With reuse_weights=True
, there is no call to ESMF.Regrid()
, so the huge 400 MB allocation won't occur. (see https://github.com/JiaweiZhuang/xESMF/issues/53#issuecomment-511157349). 0.2.0
can still have a ~10 MB memory leak due to ESMF grid objects, but it should be fixed in 0.2.1
(https://github.com/JiaweiZhuang/xESMF/commit/9963d9566ce7138c67ee6d84ee13454e36a3ebe7)
#75 should completely solve this problem. The new load_regridder()
call won't involve any call into the ESMF
module at all.
Here's an example where I load a series of regridder files and then go back to the first regridder file. And the memory use keeps expanding (for the most part). Does this seem unexpected to you?:
Line # Mem usage Increment Line Contents
================================================
4 2085.2 MiB 2085.2 MiB def test(srtm_tile_ds, ds_out_grid, regridder_files):
5 2085.2 MiB 0.0 MiB gc.collect()
6 2224.0 MiB 138.8 MiB regridder = xesmf.Regridder(srtm_tile_ds,ds_out_grid[0][0],'bilinear', filename=str(regridder_files[0]), reuse_weights=True)
7 2224.0 MiB 0.0 MiB gc.collect()
8 2321.3 MiB 97.3 MiB regridder = xesmf.Regridder(srtm_tile_ds,ds_out_grid[0][1],'bilinear', filename=str(regridder_files[1]), reuse_weights=True)
9 2321.3 MiB 0.0 MiB gc.collect()
10 2377.0 MiB 55.7 MiB regridder = xesmf.Regridder(srtm_tile_ds,ds_out_grid[0][2],'bilinear', filename=str(regridder_files[2]), reuse_weights=True)

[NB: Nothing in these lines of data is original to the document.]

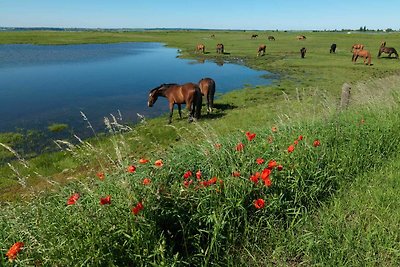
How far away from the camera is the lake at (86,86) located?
1952cm

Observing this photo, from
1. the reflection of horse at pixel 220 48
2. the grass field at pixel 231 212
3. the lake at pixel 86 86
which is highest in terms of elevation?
the reflection of horse at pixel 220 48

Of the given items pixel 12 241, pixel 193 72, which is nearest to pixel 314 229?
pixel 12 241

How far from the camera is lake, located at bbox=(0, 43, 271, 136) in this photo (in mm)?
19516

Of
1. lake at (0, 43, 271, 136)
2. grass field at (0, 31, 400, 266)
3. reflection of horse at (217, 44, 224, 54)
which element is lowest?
lake at (0, 43, 271, 136)

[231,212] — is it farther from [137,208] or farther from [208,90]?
[208,90]

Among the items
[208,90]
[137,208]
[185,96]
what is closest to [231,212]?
[137,208]

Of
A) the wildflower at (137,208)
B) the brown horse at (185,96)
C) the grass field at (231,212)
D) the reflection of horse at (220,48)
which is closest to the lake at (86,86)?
the brown horse at (185,96)

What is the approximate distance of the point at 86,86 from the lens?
94.6 feet

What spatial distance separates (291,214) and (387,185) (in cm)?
190

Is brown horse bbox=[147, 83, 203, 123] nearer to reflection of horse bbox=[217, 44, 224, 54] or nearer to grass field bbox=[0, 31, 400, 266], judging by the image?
grass field bbox=[0, 31, 400, 266]

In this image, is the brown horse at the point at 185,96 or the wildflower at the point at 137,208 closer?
the wildflower at the point at 137,208

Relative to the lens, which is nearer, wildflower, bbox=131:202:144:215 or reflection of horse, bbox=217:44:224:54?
wildflower, bbox=131:202:144:215

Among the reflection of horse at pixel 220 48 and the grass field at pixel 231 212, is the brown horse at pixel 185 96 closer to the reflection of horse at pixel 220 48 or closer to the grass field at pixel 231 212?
the grass field at pixel 231 212

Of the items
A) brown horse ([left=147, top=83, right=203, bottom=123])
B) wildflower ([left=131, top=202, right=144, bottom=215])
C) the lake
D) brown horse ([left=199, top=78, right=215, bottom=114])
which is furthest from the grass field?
the lake
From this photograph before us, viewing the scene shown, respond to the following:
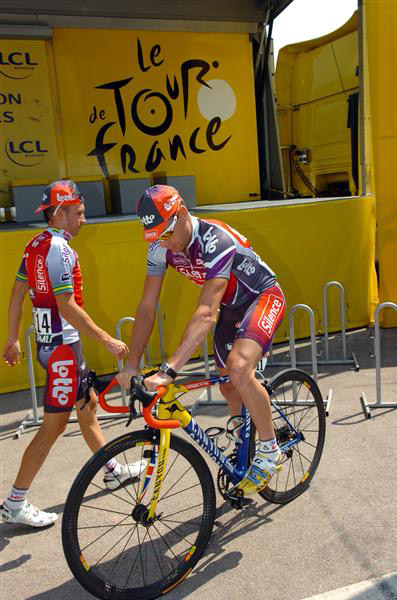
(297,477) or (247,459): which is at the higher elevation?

11 2377.0 MiB 0.0 MiB gc.collect()
12 2432.6 MiB 55.6 MiB regridder = xesmf.Regridder(srtm_tile_ds,ds_out_grid[0][3],'bilinear', filename=str(regridder_files[3]), reuse_weights=True)

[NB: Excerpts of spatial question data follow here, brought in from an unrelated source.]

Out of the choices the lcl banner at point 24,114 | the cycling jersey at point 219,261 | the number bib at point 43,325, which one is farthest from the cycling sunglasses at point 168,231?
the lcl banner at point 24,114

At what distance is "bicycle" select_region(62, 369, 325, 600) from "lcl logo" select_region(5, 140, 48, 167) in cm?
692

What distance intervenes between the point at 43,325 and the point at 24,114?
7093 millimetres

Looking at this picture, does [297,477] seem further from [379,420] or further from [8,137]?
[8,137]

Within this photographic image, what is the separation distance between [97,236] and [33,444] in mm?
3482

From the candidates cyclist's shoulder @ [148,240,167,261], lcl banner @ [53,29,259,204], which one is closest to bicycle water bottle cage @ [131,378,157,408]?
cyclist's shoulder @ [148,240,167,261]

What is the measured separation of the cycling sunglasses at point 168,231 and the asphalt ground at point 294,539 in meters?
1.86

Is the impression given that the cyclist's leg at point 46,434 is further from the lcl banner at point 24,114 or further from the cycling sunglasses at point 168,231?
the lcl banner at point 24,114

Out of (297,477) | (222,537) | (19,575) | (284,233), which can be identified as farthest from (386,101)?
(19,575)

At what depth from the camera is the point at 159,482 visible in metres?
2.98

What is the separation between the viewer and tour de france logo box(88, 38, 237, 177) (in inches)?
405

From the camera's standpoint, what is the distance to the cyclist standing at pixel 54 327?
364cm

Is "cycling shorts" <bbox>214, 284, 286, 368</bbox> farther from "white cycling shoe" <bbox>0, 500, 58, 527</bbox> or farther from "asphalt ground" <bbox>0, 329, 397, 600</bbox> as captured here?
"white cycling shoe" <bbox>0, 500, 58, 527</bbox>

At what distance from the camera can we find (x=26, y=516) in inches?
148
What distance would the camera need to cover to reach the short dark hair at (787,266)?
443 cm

13 2432.6 MiB 0.0 MiB gc.collect()
14 2377.1 MiB 0.0 MiB regridder = xesmf.Regridder(srtm_tile_ds,ds_out_grid[0][0],'bilinear', filename=str(regridder_files[0]), reuse_weights=True)
15 2377.1 MiB 0.0 MiB gc.collect()
16 2488.1 MiB 111.1 MiB regridder = xesmf.Regridder(srtm_tile_ds,ds_out_grid[0][1],'bilinear', filename=str(regridder_files[1]), reuse_weights=True)
17 2488.1 MiB 0.0 MiB gc.collect()
18 2488.1 MiB 0.0 MiB return None
load a series of regridder files and then go back to the first regridder file.
Interesting that line 14 has no memory increment. If it is an ESMF memory leak, there should be a steady increment.
The problem might be related to uncleaned ESMF objects, or xarray.open_dataset
when reading the weight file (e.g. pydata/xarray#2186), or Python's own garbage collection with numpy/scipy objects.
Garbage collection on numpy seems a tricky issue itself, and gc.collect()
doesn't necessarily work as naively expected:
https://stackoverflow.com/questions/23977904/how-to-implement-garbage-collection-in-numpy
https://stackoverflow.com/questions/16261240/releasing-memory-of-huge-numpy-array-in-ipython
If there is still problem after #75 is implemented, then it will be an numpy/scipy/xarray issue that is out of my control.
Hi.
Is there any news regarding this issue? We are experiencing similar problems.
Our application needs to perform regriding many times, and we have tracked that each usage of the Regridder causes a massive increase in memory usage, which is not released.
Has this issue come to any resolution?
Thanks
I just became aware of this issue, and thought I would chime in from the ESMPy perspective (ESMPy is the engine behind xESMF). The ESMF 8.1.0 release, expected at the end of March '21, will include a fix for a memory leak in the search algorithm of the regridding code. This may resolve the memory issues discussed in this thread. There should be a new conda package version of ESMPy 8.1.0 by the first of April.